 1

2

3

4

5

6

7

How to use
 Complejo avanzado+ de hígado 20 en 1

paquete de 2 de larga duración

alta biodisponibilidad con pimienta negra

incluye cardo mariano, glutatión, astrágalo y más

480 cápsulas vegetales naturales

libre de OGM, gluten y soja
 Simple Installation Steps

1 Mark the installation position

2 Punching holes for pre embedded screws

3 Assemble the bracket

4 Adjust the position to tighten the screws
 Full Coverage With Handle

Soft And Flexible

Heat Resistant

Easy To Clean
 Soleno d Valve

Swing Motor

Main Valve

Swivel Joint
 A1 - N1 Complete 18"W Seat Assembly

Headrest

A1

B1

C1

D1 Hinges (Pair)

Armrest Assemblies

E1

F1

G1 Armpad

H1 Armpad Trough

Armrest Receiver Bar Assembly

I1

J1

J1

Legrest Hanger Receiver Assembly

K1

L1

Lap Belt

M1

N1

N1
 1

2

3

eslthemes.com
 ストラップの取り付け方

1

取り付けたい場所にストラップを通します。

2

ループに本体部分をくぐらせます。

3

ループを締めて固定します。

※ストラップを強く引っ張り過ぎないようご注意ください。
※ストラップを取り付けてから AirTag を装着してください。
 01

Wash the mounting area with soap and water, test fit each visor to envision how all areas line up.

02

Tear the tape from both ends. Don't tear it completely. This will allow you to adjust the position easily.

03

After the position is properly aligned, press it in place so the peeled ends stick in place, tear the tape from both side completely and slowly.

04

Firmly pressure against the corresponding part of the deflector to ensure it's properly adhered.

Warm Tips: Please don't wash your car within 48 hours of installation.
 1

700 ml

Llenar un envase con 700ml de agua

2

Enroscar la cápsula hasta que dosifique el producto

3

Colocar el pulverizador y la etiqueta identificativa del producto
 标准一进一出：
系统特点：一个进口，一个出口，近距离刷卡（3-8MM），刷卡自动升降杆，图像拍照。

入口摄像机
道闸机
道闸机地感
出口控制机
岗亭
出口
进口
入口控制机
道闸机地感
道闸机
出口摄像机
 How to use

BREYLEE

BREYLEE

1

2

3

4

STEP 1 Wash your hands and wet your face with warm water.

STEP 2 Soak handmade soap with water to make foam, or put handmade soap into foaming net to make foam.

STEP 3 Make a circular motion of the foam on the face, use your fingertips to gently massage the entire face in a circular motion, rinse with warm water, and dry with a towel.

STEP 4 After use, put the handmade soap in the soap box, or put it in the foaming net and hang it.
-=-=-
=== The task ===
Please output only the lines from the first line of the entries through the line with "Soleno d Valve", both included, exactly as written.

=== Expected output ===
 1

2

3

4

5

6

7

How to use
 Complejo avanzado+ de hígado 20 en 1

paquete de 2 de larga duración

alta biodisponibilidad con pimienta negra

incluye cardo mariano, glutatión, astrágalo y más

480 cápsulas vegetales naturales

libre de OGM, gluten y soja
 Simple Installation Steps

1 Mark the installation position

2 Punching holes for pre embedded screws

3 Assemble the bracket

4 Adjust the position to tighten the screws
 Full Coverage With Handle

Soft And Flexible

Heat Resistant

Easy To Clean
 Soleno d Valve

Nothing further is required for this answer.